As Mr. Bolton turned from Ben, on uttering this speech, he saw Mr. Dix, who owned another farm that adjoined his, approaching the place where he stood.
“I want none of his interference,” muttered Bolton to himself. Then forcing a smile into his face, he met his neighbour with a pleasant greeting.
“You will excuse me,” said Mr. Dix, after a few words had passed between them, “for a liberty I am about to take. I saw your man, a little while ago, closing up the gate that opens from your farm into Mr. Halpin’s.”
“Well!” Mr. Bolton’s brows contracted heavily.
“Are you aware that his farm has the right of way through yours?”
“No, sir.”
“Such, however, let me assure you, is the case. Mr. Halpin has no other avenue to the public road.”
“That’s his misfortune; but it gives him no license to trespass on my property.”
“It is not a trespass, Mr. Bolton. He only uses a right purchased when he bought his farm, and one that he can and will sustain in the courts against you.”

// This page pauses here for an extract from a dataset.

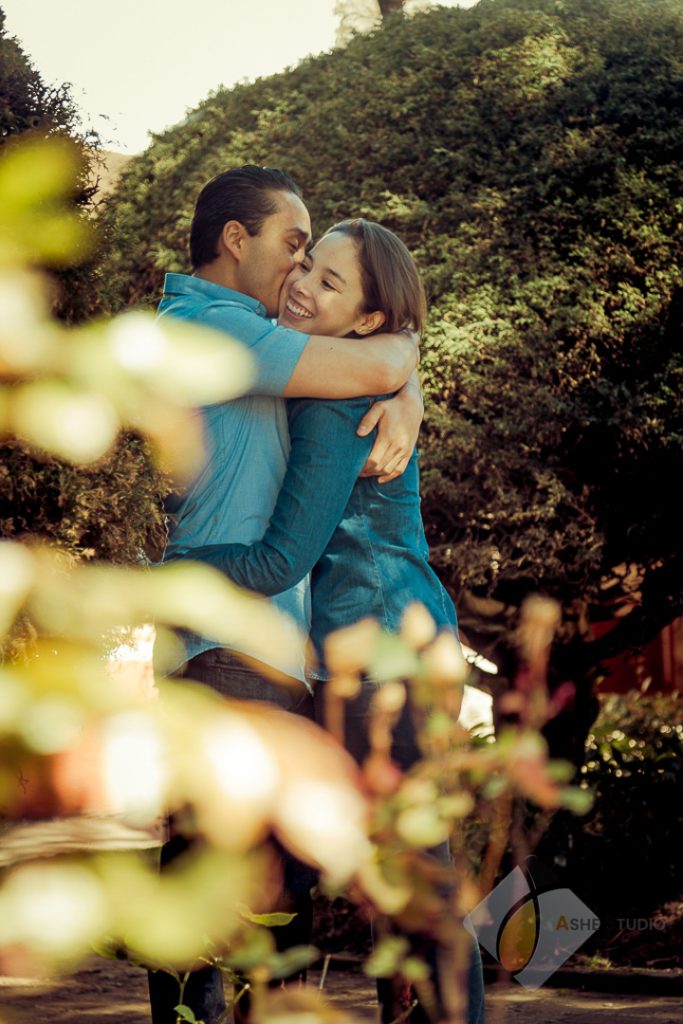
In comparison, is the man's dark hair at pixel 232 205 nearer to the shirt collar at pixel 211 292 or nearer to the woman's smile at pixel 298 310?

“Let him go to court, then. I bought this farm for my own private use, not as a highway; no such qualification is embraced in the deed. The land is mine, and no one shall trespass upon it.”
“But, Mr. Bolton,” calmly replied the other, “in purchasing, you secured an outlet to the public road.”
“Certainly I did; but not through your farm, nor that of any one else.”
“Halpin was not so fortunate,” said Mr. Dix. “In buying his farm, he had to take it with a guarantied right of way across this one. There was no other outlet.”
“It was not a guarantee against my ownership,” doggedly replied Mr. Bolton.
“Pardon me for saying that in this you are in error,” returned the other. “Originally both farms were in one; that was subsequently sold with a right of way across this.”
“There is no such concession in the deed I hold,” said Bolton.
“If you will take the trouble to make an examination in the clerk’s office in the county court, you’ll find it to be as I state.”
“I don’t care any thing about how it was originally,” returned Bolton, with the headiness of passionate men when excited. “I look only to how it is now. This is my farm; I bought it with no such concessions, and will not yield it unless by compulsion. I wouldn’t be the owner of a piece of land that another man had the right to enter.”
“That little strip of ground,” said Mr. Dix, “which is of but trifling value, might be fenced off as a road. This would take away all necessity for entering your ground.”